(Excerpt provided):
○ ○ ○ ○ ○ ○ ○

In 1935, O'Reilly reached the mandatory federal retirement age of 70. Her knowledge of bureau affairs was so extensive, and was so badly needed, that she was exempted from mandatory retirement by special order of President Roosevelt, at the request of Ross, giving O'Reilly an extra year in the Mint Service. Although Ross supported the extension, she could not be seen as unable to do her job without O'Reilly's assistance, and hired Frank Leland Howard of the University of Virginia, who had a background in accounting, as O'Reilly's prospective replacement. Roosevelt approved a similar extension in 1936, a distinction considered so significant that Treasury Secretary Henry Morgenthau, Jr. hosted a luncheon in her honor. Roosevelt again extended her federal service by one year in late 1937, though warning that he would not exempt her again. An attempt by Morgenthau to further extend her tenure was turned down by the president the next July, and she retired on October 29, 1938, to be replaced by Howard.
At O'Reilly's request, there was no ceremony to mark her retirement, though her fellow employees chipped in to buy her a diamond-encrusted watch, which they persuaded her to accept. President Roosevelt and Secretary Morgenthau sent letters of appreciation for her service. The New York Times carried word of her retirement, but no interview, and a week later editorialized that "there is modernity here, too. An answer to America's challenge to women. It points to what women want out of life, and what women can get and give."

○ ○ ○ ○ ○ ○ ○

(Supplied material):
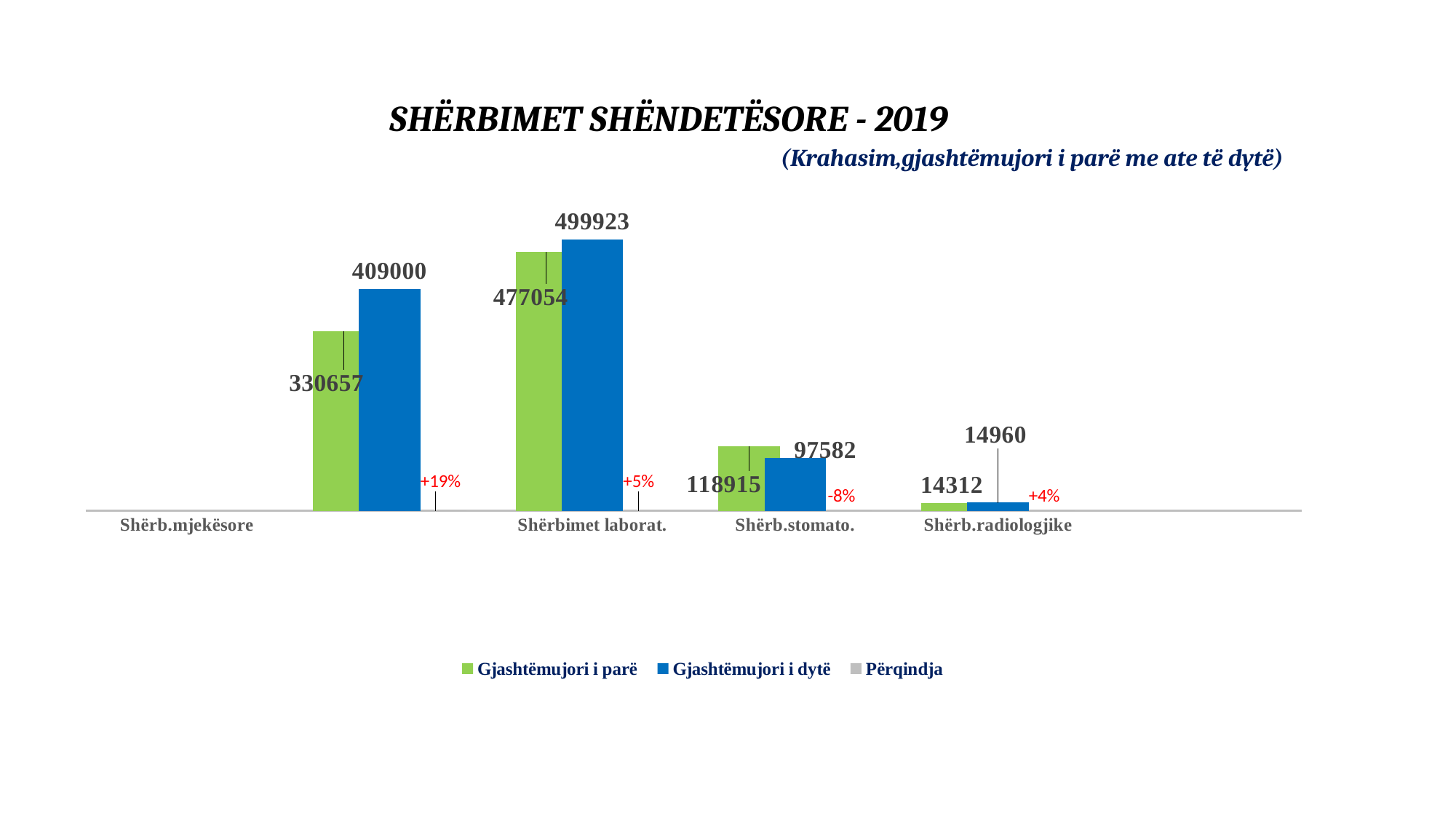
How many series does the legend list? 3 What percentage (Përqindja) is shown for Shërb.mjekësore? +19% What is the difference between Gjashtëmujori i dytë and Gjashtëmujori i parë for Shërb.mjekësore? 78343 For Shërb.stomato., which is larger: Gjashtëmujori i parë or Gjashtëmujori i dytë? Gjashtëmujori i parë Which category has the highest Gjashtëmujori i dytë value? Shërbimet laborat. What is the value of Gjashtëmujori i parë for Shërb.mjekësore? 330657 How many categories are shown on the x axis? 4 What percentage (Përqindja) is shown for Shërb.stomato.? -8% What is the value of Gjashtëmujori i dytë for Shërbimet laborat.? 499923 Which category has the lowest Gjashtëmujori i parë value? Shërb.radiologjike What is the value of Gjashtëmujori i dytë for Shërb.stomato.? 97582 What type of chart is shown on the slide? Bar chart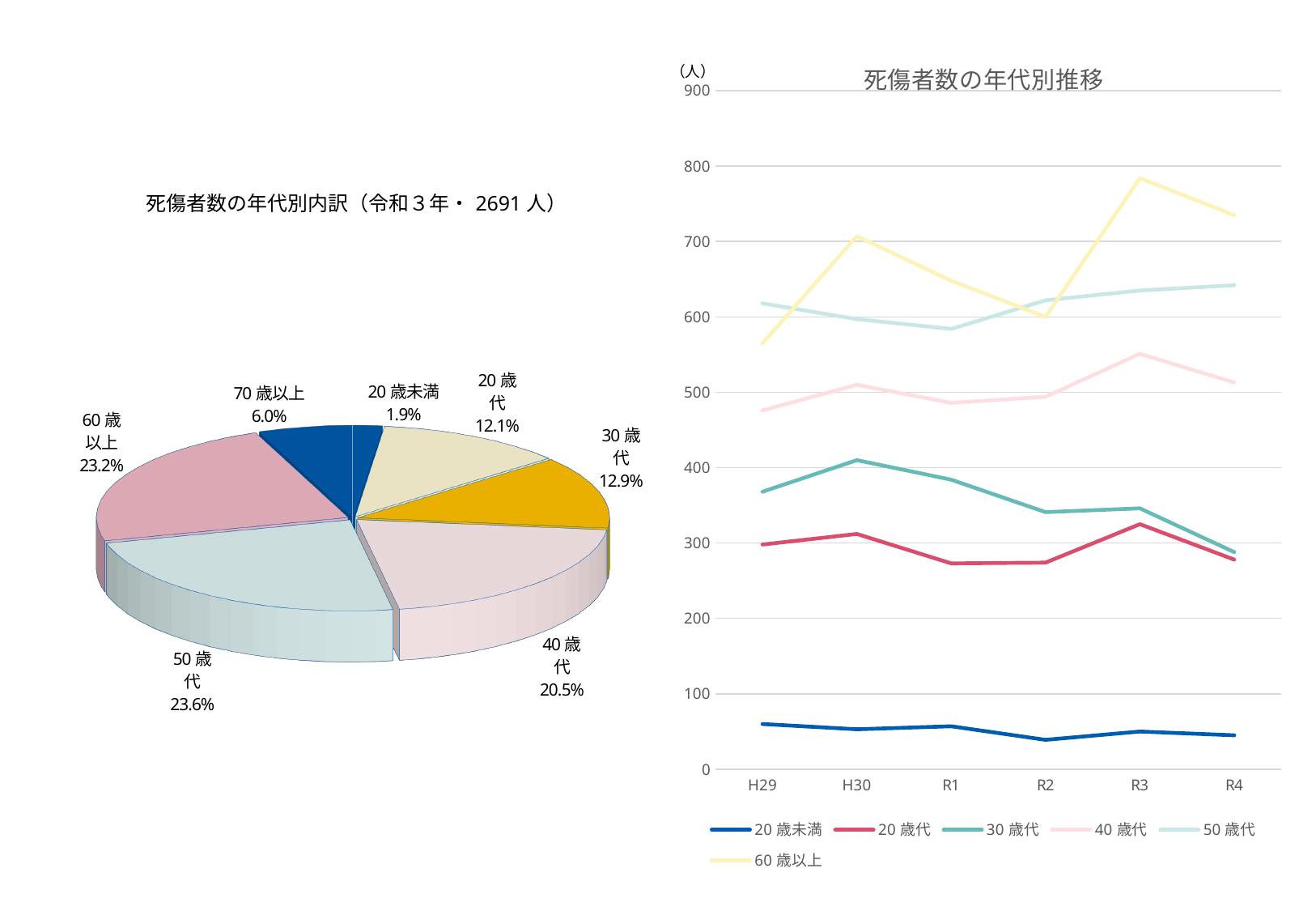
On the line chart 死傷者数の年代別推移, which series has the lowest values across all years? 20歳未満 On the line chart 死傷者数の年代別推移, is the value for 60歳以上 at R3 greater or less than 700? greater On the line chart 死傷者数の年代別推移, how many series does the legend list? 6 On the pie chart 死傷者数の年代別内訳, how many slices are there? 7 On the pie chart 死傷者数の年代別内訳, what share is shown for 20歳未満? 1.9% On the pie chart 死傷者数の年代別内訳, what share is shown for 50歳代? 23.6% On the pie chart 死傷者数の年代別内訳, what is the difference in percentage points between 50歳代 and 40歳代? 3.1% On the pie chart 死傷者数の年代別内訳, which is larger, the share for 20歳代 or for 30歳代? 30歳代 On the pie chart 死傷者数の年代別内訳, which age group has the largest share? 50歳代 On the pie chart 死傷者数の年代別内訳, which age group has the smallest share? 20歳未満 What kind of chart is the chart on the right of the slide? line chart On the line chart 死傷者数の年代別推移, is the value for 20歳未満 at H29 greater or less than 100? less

○ ○ ○ ○ ○ ○ ○

(What this exercise asks):
1. Answer these questions from the passage on O'Reilly's retirement, one line each:
(a) Whom did Ross hire as O'Reilly's prospective replacement?
(b) On what date did O'Reilly retire?
(c) What did her fellow employees buy her?
2. For each statement, say whether the passage on O'Reilly's retirement supports it, answering yes or no and quoting the words that decide it.
(a) Morgenthau hosted a luncheon in O'Reilly's honor after the 1936 extension.
(b) A formal ceremony was held to mark O'Reilly's retirement.
(c) The New York Times published an interview with O'Reilly.
3. Resume the passage on O'Reilly's retirement, picking up after its final sentence.

(Solved problems):
1.
(a) Frank Leland Howard of the University of Virginia
(b) October 29, 1938
(c) A diamond-encrusted watch

2.
(a) Yes: "Roosevelt approved a similar extension in 1936, a distinction considered so significant that Treasury Secretary Henry Morgenthau, Jr. hosted a luncheon in her honor."
(b) No: "At O'Reilly's request, there was no ceremony to mark her retirement"
(c) No: "The New York Times carried word of her retirement, but no interview"

3.
After her retirement, O'Reilly continued to live in her rooms at the Hay–Adams residence in Washington. She did not involve herself in Mint affairs; though Morgenthau sent her a few letters, they did not mention business. O'Reilly kept busy by organizing fundraising for Catholic charities. She was not interviewed when the Mint in 1944 investigated how several 1933 double eagles, never officially released, had come onto the market, an omission Burdette finds unusual.
O'Reilly died on December 6, 1949 in Washington. Her New York Times obituary recalled that when she had been granted the first extension by Roosevelt, reporters had sought to interview her, only to be met with the following statement:
I am deeply grateful to the President for his extreme kindness. Life without work does not remotely interest me. But do you have to print anything about me?